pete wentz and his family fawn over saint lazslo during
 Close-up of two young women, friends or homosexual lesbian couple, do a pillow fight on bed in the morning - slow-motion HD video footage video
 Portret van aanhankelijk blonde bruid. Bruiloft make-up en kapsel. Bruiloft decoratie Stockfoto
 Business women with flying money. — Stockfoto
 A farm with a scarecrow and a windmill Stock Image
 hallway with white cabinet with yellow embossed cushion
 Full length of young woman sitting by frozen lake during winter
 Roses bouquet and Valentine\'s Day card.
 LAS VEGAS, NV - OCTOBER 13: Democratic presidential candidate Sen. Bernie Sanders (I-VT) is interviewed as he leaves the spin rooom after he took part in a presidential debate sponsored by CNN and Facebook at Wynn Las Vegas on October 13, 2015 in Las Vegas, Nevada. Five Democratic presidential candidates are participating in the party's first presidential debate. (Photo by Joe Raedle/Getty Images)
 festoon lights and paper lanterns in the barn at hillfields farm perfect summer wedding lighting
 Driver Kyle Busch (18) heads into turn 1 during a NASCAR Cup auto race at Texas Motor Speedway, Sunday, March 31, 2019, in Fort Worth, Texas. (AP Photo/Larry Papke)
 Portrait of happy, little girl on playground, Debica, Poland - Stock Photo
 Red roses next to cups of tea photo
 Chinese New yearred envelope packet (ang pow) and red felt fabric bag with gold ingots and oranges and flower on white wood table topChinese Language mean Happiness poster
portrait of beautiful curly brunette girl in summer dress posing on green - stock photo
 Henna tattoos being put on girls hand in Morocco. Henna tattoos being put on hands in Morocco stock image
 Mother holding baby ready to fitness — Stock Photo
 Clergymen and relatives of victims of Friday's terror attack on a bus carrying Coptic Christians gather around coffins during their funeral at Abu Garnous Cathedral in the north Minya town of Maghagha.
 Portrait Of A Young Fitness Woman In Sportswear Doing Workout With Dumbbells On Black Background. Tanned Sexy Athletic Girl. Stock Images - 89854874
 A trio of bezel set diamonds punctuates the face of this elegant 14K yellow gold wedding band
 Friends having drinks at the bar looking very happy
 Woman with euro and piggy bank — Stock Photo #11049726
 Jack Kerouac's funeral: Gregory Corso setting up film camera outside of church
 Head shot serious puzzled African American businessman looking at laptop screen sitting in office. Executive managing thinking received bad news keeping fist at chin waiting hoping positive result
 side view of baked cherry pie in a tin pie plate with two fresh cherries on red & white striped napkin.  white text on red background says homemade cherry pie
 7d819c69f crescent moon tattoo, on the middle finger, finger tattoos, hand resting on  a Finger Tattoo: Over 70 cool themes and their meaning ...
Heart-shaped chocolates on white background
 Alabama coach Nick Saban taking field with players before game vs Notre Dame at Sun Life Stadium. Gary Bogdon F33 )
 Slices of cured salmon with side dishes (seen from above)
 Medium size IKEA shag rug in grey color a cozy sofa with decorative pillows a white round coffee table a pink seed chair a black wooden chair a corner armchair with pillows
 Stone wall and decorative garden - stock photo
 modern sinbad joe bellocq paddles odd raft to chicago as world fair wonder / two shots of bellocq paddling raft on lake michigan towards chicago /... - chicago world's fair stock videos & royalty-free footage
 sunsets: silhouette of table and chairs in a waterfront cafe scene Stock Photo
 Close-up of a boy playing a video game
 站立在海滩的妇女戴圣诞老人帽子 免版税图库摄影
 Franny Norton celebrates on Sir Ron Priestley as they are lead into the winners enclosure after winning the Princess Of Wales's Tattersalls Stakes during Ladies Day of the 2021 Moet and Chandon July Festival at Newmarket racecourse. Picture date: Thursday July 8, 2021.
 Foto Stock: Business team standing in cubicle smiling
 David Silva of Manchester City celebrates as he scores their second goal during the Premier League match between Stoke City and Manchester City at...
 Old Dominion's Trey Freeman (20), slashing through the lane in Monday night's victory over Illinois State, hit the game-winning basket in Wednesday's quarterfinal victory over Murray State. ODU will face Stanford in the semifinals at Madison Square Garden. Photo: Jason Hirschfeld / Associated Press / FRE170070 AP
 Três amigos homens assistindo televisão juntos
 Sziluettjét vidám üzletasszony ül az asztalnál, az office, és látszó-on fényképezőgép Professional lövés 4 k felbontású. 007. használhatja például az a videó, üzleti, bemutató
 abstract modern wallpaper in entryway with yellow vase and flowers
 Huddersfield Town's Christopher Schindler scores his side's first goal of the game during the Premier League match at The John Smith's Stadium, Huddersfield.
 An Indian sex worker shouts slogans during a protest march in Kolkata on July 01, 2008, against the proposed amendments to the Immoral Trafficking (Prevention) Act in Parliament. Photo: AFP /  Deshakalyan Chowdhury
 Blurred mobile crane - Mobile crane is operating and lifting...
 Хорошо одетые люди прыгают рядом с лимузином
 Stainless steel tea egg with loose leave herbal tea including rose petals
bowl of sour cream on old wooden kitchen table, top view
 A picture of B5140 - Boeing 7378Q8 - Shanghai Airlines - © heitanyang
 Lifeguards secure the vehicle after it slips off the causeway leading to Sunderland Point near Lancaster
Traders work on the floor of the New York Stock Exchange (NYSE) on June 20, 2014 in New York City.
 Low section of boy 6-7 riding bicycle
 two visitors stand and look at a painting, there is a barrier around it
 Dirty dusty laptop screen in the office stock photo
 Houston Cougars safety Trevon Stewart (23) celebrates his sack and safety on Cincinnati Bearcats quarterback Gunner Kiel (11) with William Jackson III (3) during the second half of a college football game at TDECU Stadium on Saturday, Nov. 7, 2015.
•••••
--- What the task requires ---
Starting with the first line of the entries and ending with the line that has "Woman with euro", copy each line exactly and add nothing.

--- Solved problem ---
pete wentz and his family fawn over saint lazslo during
 Close-up of two young women, friends or homosexual lesbian couple, do a pillow fight on bed in the morning - slow-motion HD video footage video
 Portret van aanhankelijk blonde bruid. Bruiloft make-up en kapsel. Bruiloft decoratie Stockfoto
 Business women with flying money. — Stockfoto
 A farm with a scarecrow and a windmill Stock Image
 hallway with white cabinet with yellow embossed cushion
 Full length of young woman sitting by frozen lake during winter
 Roses bouquet and Valentine\'s Day card.
 LAS VEGAS, NV - OCTOBER 13: Democratic presidential candidate Sen. Bernie Sanders (I-VT) is interviewed as he leaves the spin rooom after he took part in a presidential debate sponsored by CNN and Facebook at Wynn Las Vegas on October 13, 2015 in Las Vegas, Nevada. Five Democratic presidential candidates are participating in the party's first presidential debate. (Photo by Joe Raedle/Getty Images)
 festoon lights and paper lanterns in the barn at hillfields farm perfect summer wedding lighting
 Driver Kyle Busch (18) heads into turn 1 during a NASCAR Cup auto race at Texas Motor Speedway, Sunday, March 31, 2019, in Fort Worth, Texas. (AP Photo/Larry Papke)
 Portrait of happy, little girl on playground, Debica, Poland - Stock Photo
 Red roses next to cups of tea photo
 Chinese New yearred envelope packet (ang pow) and red felt fabric bag with gold ingots and oranges and flower on white wood table topChinese Language mean Happiness poster
portrait of beautiful curly brunette girl in summer dress posing on green - stock photo
 Henna tattoos being put on girls hand in Morocco. Henna tattoos being put on hands in Morocco stock image
 Mother holding baby ready to fitness — Stock Photo
 Clergymen and relatives of victims of Friday's terror attack on a bus carrying Coptic Christians gather around coffins during their funeral at Abu Garnous Cathedral in the north Minya town of Maghagha.
 Portrait Of A Young Fitness Woman In Sportswear Doing Workout With Dumbbells On Black Background. Tanned Sexy Athletic Girl. Stock Images - 89854874
 A trio of bezel set diamonds punctuates the face of this elegant 14K yellow gold wedding band
 Friends having drinks at the bar looking very happy
 Woman with euro and piggy bank — Stock Photo #11049726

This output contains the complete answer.